• Task objective
Reproduce verbatim the records below, starting at the line that contains "Out of [166,156], [252,6], [95,46], can" and ending with the last line of the records, both included.

• Exercise input
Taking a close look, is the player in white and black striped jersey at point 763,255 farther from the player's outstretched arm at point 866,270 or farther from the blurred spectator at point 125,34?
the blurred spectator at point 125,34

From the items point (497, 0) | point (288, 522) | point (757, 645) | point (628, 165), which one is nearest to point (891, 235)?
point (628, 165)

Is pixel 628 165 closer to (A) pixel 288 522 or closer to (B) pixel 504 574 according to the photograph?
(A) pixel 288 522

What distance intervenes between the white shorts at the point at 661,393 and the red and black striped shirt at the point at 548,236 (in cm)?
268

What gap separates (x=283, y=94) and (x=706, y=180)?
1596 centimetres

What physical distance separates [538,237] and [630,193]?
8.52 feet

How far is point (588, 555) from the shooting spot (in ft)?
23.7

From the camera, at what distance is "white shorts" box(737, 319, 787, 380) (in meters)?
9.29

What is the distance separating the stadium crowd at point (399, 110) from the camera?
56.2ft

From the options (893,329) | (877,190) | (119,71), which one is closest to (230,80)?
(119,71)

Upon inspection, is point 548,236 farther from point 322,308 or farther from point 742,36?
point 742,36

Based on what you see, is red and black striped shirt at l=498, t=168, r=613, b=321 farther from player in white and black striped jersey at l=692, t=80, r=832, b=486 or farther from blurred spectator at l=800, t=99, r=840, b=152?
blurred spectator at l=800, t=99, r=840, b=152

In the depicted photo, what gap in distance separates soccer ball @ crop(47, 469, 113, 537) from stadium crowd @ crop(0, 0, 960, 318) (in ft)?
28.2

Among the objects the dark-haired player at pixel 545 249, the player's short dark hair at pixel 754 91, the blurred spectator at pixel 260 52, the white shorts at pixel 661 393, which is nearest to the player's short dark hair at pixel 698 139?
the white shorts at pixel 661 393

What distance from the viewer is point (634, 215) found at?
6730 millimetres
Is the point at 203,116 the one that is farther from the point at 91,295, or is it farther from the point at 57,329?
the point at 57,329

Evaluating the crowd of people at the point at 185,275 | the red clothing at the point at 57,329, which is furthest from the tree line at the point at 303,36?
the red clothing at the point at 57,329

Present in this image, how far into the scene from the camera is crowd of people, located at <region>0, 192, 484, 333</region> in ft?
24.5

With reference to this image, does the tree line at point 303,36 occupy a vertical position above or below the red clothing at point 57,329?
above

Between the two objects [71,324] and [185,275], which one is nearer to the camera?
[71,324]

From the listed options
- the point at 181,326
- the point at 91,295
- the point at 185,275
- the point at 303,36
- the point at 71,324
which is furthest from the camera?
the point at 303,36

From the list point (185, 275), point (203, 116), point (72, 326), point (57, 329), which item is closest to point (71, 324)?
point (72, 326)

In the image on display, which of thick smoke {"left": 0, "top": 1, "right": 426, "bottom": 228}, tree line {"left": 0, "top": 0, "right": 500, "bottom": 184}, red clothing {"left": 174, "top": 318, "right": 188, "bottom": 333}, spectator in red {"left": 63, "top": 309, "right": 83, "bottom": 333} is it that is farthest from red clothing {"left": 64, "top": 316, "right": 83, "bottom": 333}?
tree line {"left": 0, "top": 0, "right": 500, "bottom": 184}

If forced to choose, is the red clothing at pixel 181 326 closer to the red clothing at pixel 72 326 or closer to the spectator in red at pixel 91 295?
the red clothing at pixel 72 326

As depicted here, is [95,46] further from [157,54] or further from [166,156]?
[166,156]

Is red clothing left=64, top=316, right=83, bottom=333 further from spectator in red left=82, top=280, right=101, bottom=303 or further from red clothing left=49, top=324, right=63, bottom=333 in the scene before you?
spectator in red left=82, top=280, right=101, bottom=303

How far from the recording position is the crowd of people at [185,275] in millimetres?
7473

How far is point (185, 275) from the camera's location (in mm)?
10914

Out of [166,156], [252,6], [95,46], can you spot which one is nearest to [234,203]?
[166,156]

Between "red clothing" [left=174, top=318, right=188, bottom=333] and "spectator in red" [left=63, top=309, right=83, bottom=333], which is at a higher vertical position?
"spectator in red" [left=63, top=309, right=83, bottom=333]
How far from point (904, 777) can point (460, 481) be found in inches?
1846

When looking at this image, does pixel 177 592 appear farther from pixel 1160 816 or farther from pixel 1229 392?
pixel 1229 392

• Expected answer
Out of [166,156], [252,6], [95,46], can you spot which one is nearest to [234,203]?
[166,156]

Between "red clothing" [left=174, top=318, right=188, bottom=333] and "spectator in red" [left=63, top=309, right=83, bottom=333], which is at a higher vertical position?
"spectator in red" [left=63, top=309, right=83, bottom=333]
How far from point (904, 777) can point (460, 481) be found in inches?
1846

When looking at this image, does pixel 177 592 appear farther from pixel 1160 816 or farther from pixel 1229 392?
pixel 1229 392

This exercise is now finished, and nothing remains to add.